In a post several days ago, I described the recent price action for the major US indices as perhaps the most elegant we have ever seen, arching higher through August and into early September before reaching a plateau. Indeed I went further, and suggested this had many similarities to the up escalator in a department store, which had now reached the top, and judging from the last few days of price action on the ES daily chart, this analogy may be spot on!
Whilst the price action itself, suggested a market that was tired at best, and exhausted at worst, the volumes associated with the move from 1900 to 2000 did little to suggest strong bullish momentum, in fact quite the reverse. Since reaching the plateau between 2000 and 2010, we have seen several signals of weakness. The first of these was the shooting star candle of the 3rd September, which was duly topped off with an isolated pivot high on above average volumes. This was duly followed by a second and subsequent shooting star the following day, with volumes rising once again. Friday’s attempt to rally looked increasingly weak as the failure to breach the 2010 region added further resistance to the move higher. Monday’s price action failed to break this level once again, with yesterday’s down candle adding some momentum to the bearish tone, and coupled with high volume. As always, the question now is whether this is simply a short term reversal, or a longer term change in trend, and to answer my own question, I believe this is once again simply a pause point and overdue correction, a view that the weekly chart confirms.

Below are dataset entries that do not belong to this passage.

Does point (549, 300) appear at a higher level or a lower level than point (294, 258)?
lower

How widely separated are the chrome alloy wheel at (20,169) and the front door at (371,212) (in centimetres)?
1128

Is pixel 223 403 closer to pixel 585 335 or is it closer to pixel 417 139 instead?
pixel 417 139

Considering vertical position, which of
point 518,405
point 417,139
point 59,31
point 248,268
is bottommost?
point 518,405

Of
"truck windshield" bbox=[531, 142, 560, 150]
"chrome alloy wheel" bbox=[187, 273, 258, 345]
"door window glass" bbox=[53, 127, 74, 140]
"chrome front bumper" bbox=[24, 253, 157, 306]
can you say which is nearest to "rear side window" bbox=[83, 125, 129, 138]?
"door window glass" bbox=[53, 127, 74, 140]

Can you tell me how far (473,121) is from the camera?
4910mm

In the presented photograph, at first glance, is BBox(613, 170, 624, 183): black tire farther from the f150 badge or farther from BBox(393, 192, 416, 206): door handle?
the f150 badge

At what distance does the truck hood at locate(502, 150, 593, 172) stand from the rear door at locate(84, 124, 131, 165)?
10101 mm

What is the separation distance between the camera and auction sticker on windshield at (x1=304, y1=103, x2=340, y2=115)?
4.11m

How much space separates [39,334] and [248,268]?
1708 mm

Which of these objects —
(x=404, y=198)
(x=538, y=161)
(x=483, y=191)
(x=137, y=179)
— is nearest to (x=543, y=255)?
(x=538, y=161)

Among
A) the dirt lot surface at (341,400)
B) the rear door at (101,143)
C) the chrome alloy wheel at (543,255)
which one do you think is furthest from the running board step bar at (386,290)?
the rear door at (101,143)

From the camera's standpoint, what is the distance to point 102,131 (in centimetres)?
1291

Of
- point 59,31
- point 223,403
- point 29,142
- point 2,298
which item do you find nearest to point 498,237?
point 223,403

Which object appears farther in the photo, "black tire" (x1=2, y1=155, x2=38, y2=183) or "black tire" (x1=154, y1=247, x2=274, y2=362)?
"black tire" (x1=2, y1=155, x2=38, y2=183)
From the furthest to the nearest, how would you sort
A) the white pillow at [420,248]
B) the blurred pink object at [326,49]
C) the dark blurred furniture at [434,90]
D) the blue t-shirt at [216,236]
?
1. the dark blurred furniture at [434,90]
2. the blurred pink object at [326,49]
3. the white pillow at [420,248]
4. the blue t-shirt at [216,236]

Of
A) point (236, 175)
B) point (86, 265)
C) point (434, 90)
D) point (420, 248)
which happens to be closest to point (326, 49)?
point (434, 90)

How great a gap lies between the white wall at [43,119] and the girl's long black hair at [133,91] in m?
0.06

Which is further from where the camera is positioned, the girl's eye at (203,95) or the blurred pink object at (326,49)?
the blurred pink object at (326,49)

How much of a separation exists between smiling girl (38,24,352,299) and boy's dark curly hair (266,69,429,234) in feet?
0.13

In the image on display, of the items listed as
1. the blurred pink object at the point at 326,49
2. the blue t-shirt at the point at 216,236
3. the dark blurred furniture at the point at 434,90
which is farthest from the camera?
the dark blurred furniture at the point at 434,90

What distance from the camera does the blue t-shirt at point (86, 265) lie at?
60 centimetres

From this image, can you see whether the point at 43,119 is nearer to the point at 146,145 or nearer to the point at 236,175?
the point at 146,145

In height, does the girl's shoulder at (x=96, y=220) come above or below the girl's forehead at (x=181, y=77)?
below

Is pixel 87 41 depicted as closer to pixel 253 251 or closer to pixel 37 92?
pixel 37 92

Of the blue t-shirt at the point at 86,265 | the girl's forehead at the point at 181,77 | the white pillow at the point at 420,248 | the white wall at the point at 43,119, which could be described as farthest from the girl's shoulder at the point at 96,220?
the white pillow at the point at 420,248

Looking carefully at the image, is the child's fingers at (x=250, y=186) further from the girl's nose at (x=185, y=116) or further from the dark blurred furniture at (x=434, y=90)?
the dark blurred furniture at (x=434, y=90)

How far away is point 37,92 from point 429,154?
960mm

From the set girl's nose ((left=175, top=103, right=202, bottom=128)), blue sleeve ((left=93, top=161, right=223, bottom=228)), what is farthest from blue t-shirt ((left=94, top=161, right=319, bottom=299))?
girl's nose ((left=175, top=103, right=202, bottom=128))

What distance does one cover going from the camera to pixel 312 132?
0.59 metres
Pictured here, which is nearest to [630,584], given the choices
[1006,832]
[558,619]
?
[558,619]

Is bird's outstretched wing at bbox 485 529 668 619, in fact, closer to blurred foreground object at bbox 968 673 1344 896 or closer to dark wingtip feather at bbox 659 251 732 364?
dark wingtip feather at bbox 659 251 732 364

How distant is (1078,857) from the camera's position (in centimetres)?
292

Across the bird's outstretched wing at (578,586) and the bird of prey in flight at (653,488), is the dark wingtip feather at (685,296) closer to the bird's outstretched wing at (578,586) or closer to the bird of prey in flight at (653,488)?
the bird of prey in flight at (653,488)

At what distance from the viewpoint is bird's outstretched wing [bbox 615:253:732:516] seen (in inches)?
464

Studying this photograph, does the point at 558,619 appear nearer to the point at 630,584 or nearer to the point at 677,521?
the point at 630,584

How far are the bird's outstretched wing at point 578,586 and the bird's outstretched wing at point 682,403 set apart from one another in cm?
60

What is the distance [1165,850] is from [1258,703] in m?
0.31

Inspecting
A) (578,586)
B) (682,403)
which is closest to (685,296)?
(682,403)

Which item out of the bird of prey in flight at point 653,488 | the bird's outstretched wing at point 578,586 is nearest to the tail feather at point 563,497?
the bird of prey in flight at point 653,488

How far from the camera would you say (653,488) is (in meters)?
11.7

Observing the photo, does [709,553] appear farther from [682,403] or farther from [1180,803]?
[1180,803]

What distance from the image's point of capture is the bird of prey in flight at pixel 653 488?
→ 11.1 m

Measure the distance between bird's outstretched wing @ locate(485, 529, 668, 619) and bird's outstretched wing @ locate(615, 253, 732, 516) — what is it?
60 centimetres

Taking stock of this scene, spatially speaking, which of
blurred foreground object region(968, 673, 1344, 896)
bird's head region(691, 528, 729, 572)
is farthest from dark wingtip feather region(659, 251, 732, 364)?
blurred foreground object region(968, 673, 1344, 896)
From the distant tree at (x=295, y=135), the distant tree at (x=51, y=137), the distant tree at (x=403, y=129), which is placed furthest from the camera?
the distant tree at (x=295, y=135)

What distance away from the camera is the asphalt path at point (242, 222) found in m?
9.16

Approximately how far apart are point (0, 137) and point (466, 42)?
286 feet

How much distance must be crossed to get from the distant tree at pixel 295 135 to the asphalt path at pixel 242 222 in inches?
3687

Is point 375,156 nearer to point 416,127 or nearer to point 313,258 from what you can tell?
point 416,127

Whilst the daily chart has described some picture perfect price action, the weekly chart has delivered in another way, describing the perfect trend, with a rising market punctuated with pullbacks and reversals, duly denoted with the pivot lows and pivot highs as the index climbed ever high. In the last four weeks, the price action and volume tells its own story – a rising market with narrowing price spreads coupled with falling volume, and a sure sign of short term weakness. However, what is clearly not on the chart is any sign yet of a selling climax, and as such, the current weakness is just that – a pause point, which we have seen many times before in the journey higher. This may change of course, but until we see sustained high volumes with associated weak price action, the outlook for equities remains bullish, and with the VIX continuing to oscillate between 10.50 and 14.00 this too is confirming the current bullish picture.